Amid such a diversity of topics, incidents and examples, the difficulty for Igo’s reader is to sort through the plethora of materials to her overriding argument. She is a scrupulous, impartial writer who approaches opposed responses to privacy issues with an open mind and with a daunting knowledge that lend plausibility to conflicting assertions made in particular historical contexts. Her book arrives at no conclusion, no easy or consoling takeaway. Instead, Igo uncovers a recurring pattern, sometimes stated but often implied, that has continued since the 1880s, when her narrative of America’s privacy issues begins. Baldly stated, she finds that the right to privacy has always been opposed by the right to know. Our felt “right to be let alone” is opposed by our felt “right to be known” both in jurisprudence and in our hearts and desires. We ask government to protect the rights of both privacy and publicity.

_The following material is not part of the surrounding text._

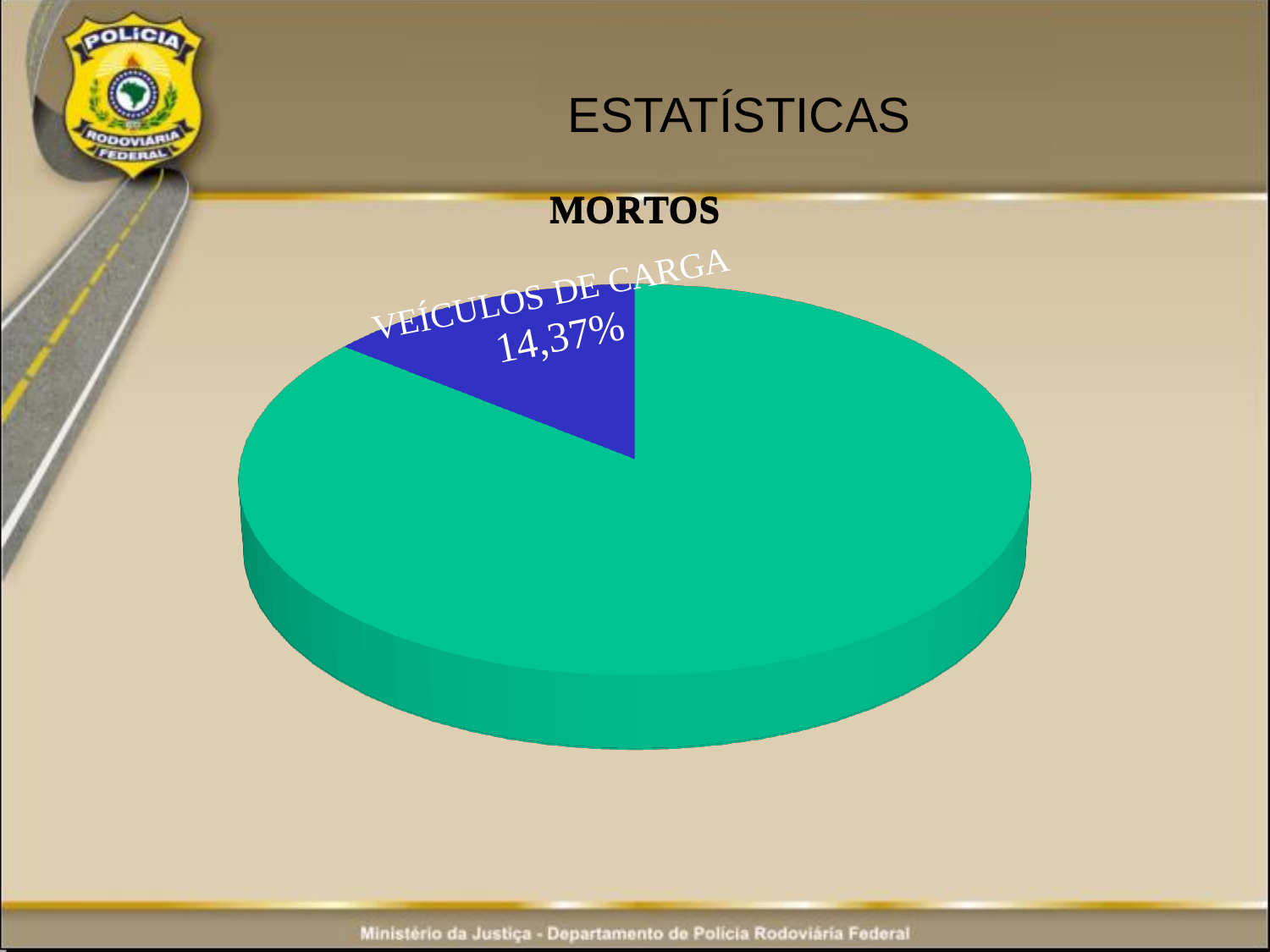
What share of the pie does VEÍCULOS DE CARGA represent? 14,37% What percentage is shown for the VEÍCULOS DE CARGA slice? 14,37% What kind of chart is shown on the slide? pie chart What colour is the VEÍCULOS DE CARGA slice? blue Which slice is the smallest in the pie chart? VEÍCULOS DE CARGA What is the title of the chart? MORTOS Which slice is larger: the VEÍCULOS DE CARGA slice or the unlabeled green slice? the unlabeled green slice Is the VEÍCULOS DE CARGA slice greater or less than 50% of the pie? less How many slices does the pie chart have? 2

We protect the search for knowledge (a plausible legacy of the First Amendment) while we oppose intrusions upon what Brandeis called our “inviolate personality” (a plausible legacy of the Fourth Amendment). As we become ever more known to threatening outside forces, our concerns for privacy rise in rough proportion. Igo remarks of the 1980s, “Especially critical was the simultaneous establishment of privacy rights and the recognition of their inadequacy to solving the problem of privacy in a surveillance society.” The reader is left to assume that this paradox must and will continue without resolution, but with ever greater intensity, into future eras.  

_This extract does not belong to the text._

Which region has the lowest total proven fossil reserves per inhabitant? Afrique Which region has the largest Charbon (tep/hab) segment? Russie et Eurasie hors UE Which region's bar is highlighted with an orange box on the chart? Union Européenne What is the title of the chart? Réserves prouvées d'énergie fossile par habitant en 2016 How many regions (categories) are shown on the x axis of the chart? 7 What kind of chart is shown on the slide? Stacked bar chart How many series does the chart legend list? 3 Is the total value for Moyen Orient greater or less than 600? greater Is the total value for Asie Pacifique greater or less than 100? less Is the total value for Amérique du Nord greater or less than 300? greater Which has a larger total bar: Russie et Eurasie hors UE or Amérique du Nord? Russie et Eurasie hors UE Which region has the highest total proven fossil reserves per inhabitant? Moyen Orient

I close with a personal reflection on the terminology Igo has used to unfold the privacy issues of near contemporary times. Since about 1950, all of the following new words and phrases have entered into common American parlance: “motivational research,” “personality testing,” “Big Data,” “digital dossier,” “the record prison,” “group therapy,” “celebrity culture,” “fame whore,” “reality TV,” “the quantified self,” “the Internet,” “identity theft,” “cyberbullying,” “algorithm,” “technology transfer,” “the Dark Net,” “blog,” “tweet,” “transparency,” and, perhaps most revealing of all, “the surveillance society.” Accordingly, Orwell’s 1984 serves as a shadowy presence throughout Igo’s book. So is it merely subjective to suggest that the dominant tone in which most of these terms are used has been, and will remain, a wary fear? Has the power of new media left us with precious little of the “individual self” that Emerson and Tocqueville so valued in 1830s America? Which do we fear more, that someone is watching or that no one is watching? If you have become fully “known,” can you be free? Do you truly believe that your money, your medical history, and your intimate speech are protected behind the presumed wall of cryptograms constructed mostly by others? One thing seems sure.  The technology that makes us “known” will only become ever more powerful. Can Auden’s once “unknown citizen” do more than trust amid ever increasing fears?     

John McWilliams (ΦBK, Princeton University, 1962) is an emeritus professor of humanities at Middlebury College and a resident member of the Beta of Vermont Chapter of Phi Beta Kappa.